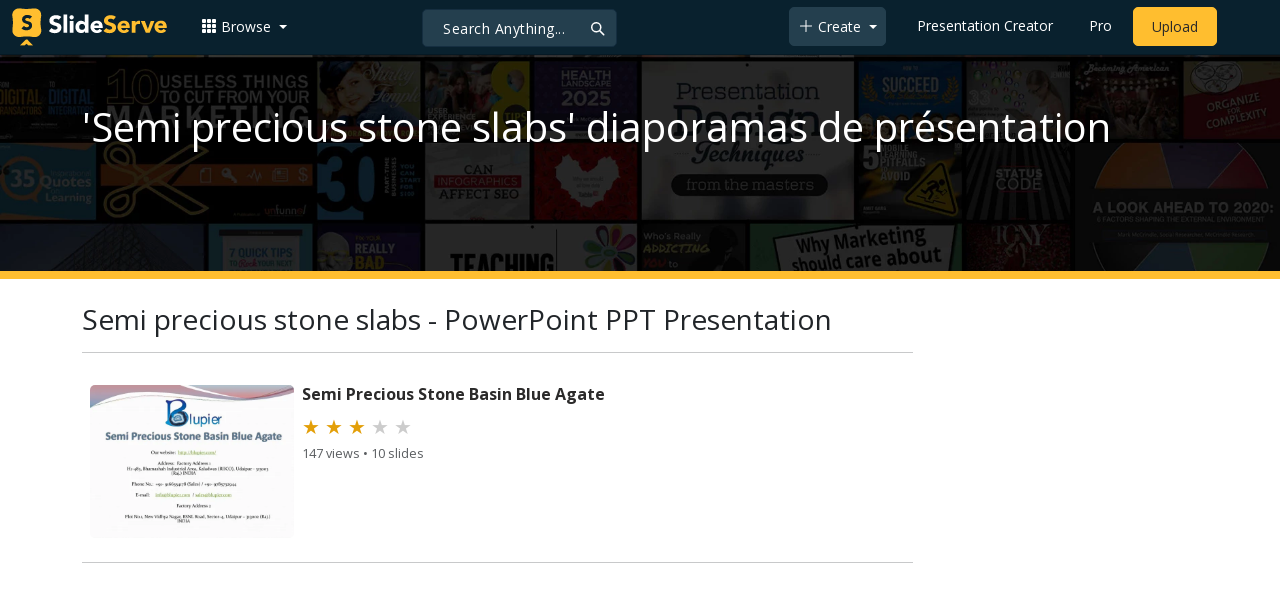

--- FILE ---
content_type: text/html; charset=utf-8
request_url: https://www.google.com/recaptcha/api2/aframe
body_size: 266
content:
<!DOCTYPE HTML><html><head><meta http-equiv="content-type" content="text/html; charset=UTF-8"></head><body><script nonce="_gcMNFiUTutV-1ZvmJ2T0w">/** Anti-fraud and anti-abuse applications only. See google.com/recaptcha */ try{var clients={'sodar':'https://pagead2.googlesyndication.com/pagead/sodar?'};window.addEventListener("message",function(a){try{if(a.source===window.parent){var b=JSON.parse(a.data);var c=clients[b['id']];if(c){var d=document.createElement('img');d.src=c+b['params']+'&rc='+(localStorage.getItem("rc::a")?sessionStorage.getItem("rc::b"):"");window.document.body.appendChild(d);sessionStorage.setItem("rc::e",parseInt(sessionStorage.getItem("rc::e")||0)+1);localStorage.setItem("rc::h",'1768928896328');}}}catch(b){}});window.parent.postMessage("_grecaptcha_ready", "*");}catch(b){}</script></body></html>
^^^^
▶ _Action item_
Every entry should be written out word for word, except for its pictures.

▶ _Exercise result_
--- FILE ---
content_type: text/html; charset=utf-8
request_url: https://www.google.com/recaptcha/api2/aframe
body_size: 266
content:
<!DOCTYPE HTML><html><head><meta http-equiv="content-type" content="text/html; charset=UTF-8"></head><body><script nonce="_gcMNFiUTutV-1ZvmJ2T0w">/** Anti-fraud and anti-abuse applications only. See google.com/recaptcha */ try{var clients={'sodar':'https://pagead2.googlesyndication.com/pagead/sodar?'};window.addEventListener("message",function(a){try{if(a.source===window.parent){var b=JSON.parse(a.data);var c=clients[b['id']];if(c){var d=document.createElement('img');d.src=c+b['params']+'&rc='+(localStorage.getItem("rc::a")?sessionStorage.getItem("rc::b"):"");window.document.body.appendChild(d);sessionStorage.setItem("rc::e",parseInt(sessionStorage.getItem("rc::e")||0)+1);localStorage.setItem("rc::h",'1768928896328');}}}catch(b){}});window.parent.postMessage("_grecaptcha_ready", "*");}catch(b){}</script></body></html>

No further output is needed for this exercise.